Jika saja sore itu tidak masuk kerja, maka kami akan kehilangan ‘jabaran’ penting tentang konsep Amar Ma’ruf, Nahi Munkar (Memerintahkan yang ma’ruf dan mencegah yang munkar) dari tokoh ‘central’ dan ‘otak’-nya Cordova. Unik dan asyik –tentunya- bekerja sambil belajar, ilmu yang ditelurkannya selalu menciptakan rasa tuk selalu berkembang dan berpikir. Yah, karena hidup tidak hanya tuk bekerja, namun lebih dari itu, hidup untuk berkarya. Apa yang diutarakannya tentang penghancuran secara sistemik, kami pahami dengan penghancuran konsep Nahi Munkar (Mencegah yang munkar) secara sistemik. Jika secara global, systemic damage ini kerap dilakukan oleh komunitas ‘pintar’ tuk menghancurkan sebuah gerakan, moralitas, bahkan tauhid sekalipun. Namun tidak salah jika dipahami tentang penghancuran secara sistematis di sebuah komunitas, company, tempat usaha kita bekerja misalnya.
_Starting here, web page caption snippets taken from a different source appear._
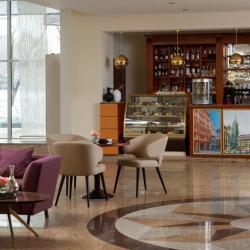 фото 3 Renaissance Samara Hotel (Ренессанс Самара Отель)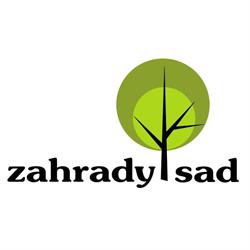 zahrady sad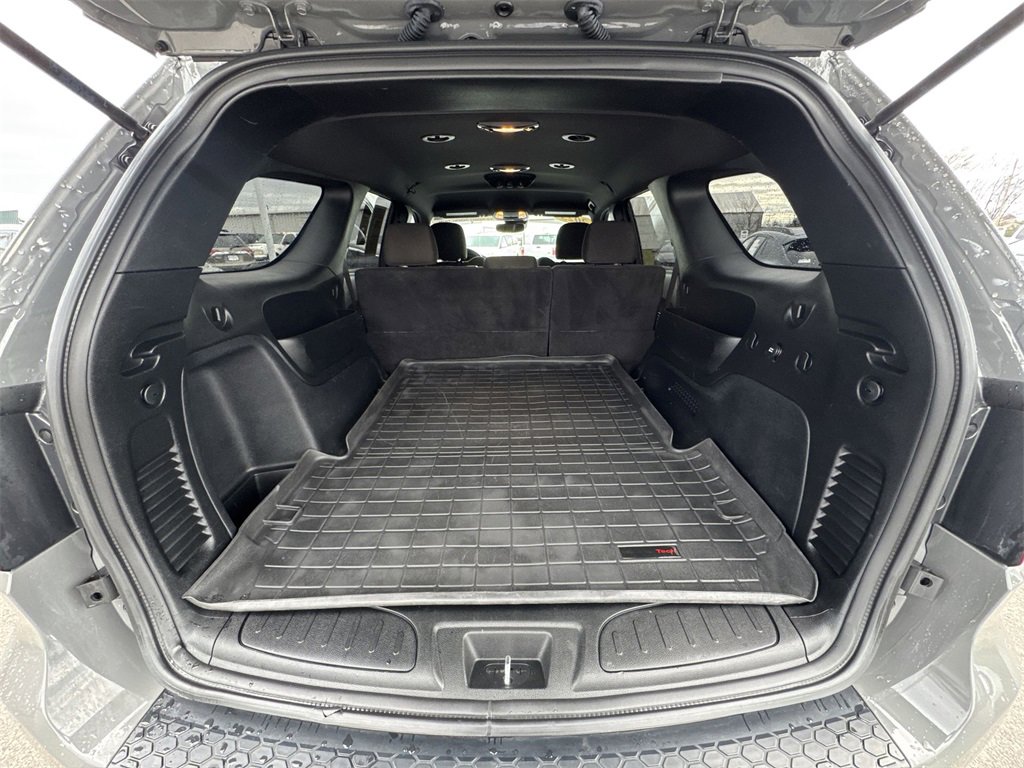 Used 2023 Dodge Durango SXT Launch Edition image 22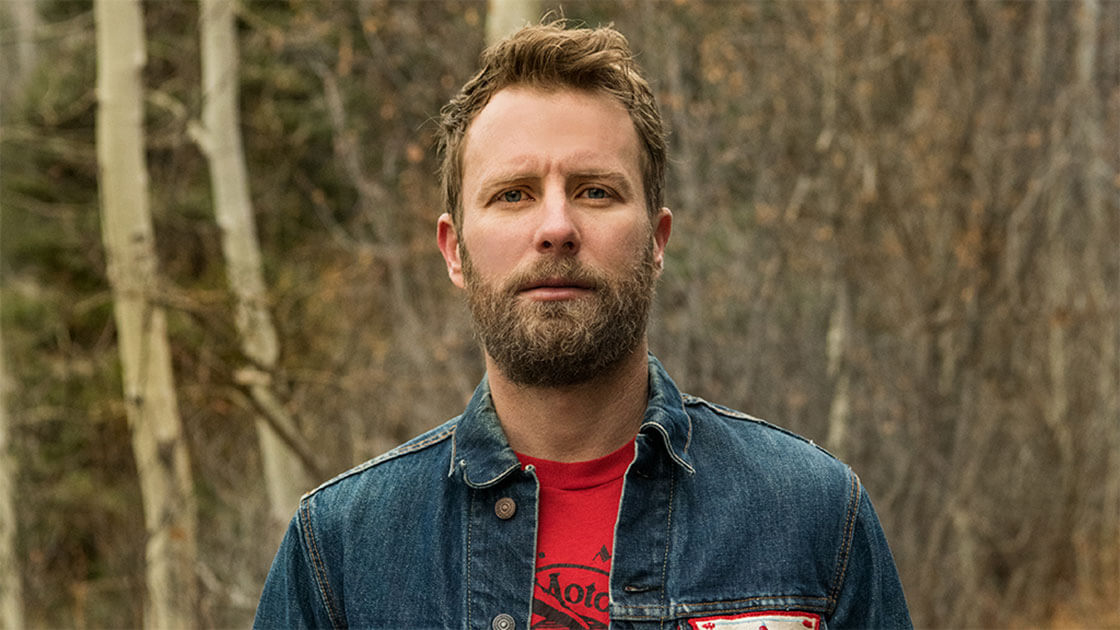 Dierks Bentley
Timbul lah sebuah pertanyaan, adakah seorang yang ‘hidup’ dan bekerja dalam perusahaan itu menghancurkannya (?) Melenyapkan sebuah tempat mengais rezekinya sendiri (?) Jawabannya Ada!, dan sangat mudah tanpa harus terpikir serta mengeluarkan energi banyak. Semua yang ada pada komunitas itu berpotensi melakukan penghancuran-nya secara sistemik tanpa terkecuali. Berbahayanya lagi penghancuran itu menjalar dengan cepat dan tak berasa, yah tak terasa seperti menghancurkan sebuah bangunan yang telah terbangun kokoh. Systemic Damage itu adalah Melakukan Pembiaran. Yah membiarkan suatu hal negatif yang dilakoni rekan satu tim-nya. Cuex dengan segala kesalahan yang tampak depan mata, -bisa jadi- hati memang berontak, namun tak tersalur melalui tindakan dan pelarangan (nahi munkar).
Boleh jadi, maraknya rasa cuex masyarakat kita dewasa ini karena sedang atau telah berada di sebuah tempat nyaman, atau yang sering disebut zona aman. Sehingga terlahir sebuah sikap individualistik akut, jika dalam kondisi sulit –rasanya- kepekaan hati akan sangat tergugah manakala melihat sesuatu yang salah dihadapan kita. Saya, Anda dan juga kita berpotensi untuk menghancurkan segala impian yang terbangun oleh kita sendiri, karena sikap pembiaran itu. Yah, membiarkan virus terus menjalar pada sendi-sendi kehidupan. Sikap dan mentalitas pembiaran pada hal yang salah adalah cerminan dari suatu kaum apatis, kaum yang kerap memusuhi sebuah perubahan akan kedinamisan hidup.
Dalam Islam, konsep Nahi Munkar (Melarang kemungkaran / membiarkan kesalahan) memiliki peran yang teramat besar dalam perkembangan Islam. Pun dalam dunia dakwah, karena memerintah lebih mudah dari melarang. Membiarkan sebuah kesalahan terjadi adalah bentuk pekerjaan yang abstrak, sehingga kehancuran tatanan bangunan-nya pun dengan sangat mudah ter-luluh-lantakkan. Karena hancurnya pun tak kan pernah terasakan. Secara tiba-tiba tatanan itu hancur, karena virusnya telah menjadi sebuah sikap dan mentalitas yang kebal dan meramu pada otak-otak yang apatis.
Sore itu, kita menerima sebuah ‘injection’ penawar tuk melawan sikap apatis kami terhadap apa yang terjadi. Mencoba untuk selalu peka pada hal sedetail mungkin bagi kejayaan Islam secara global.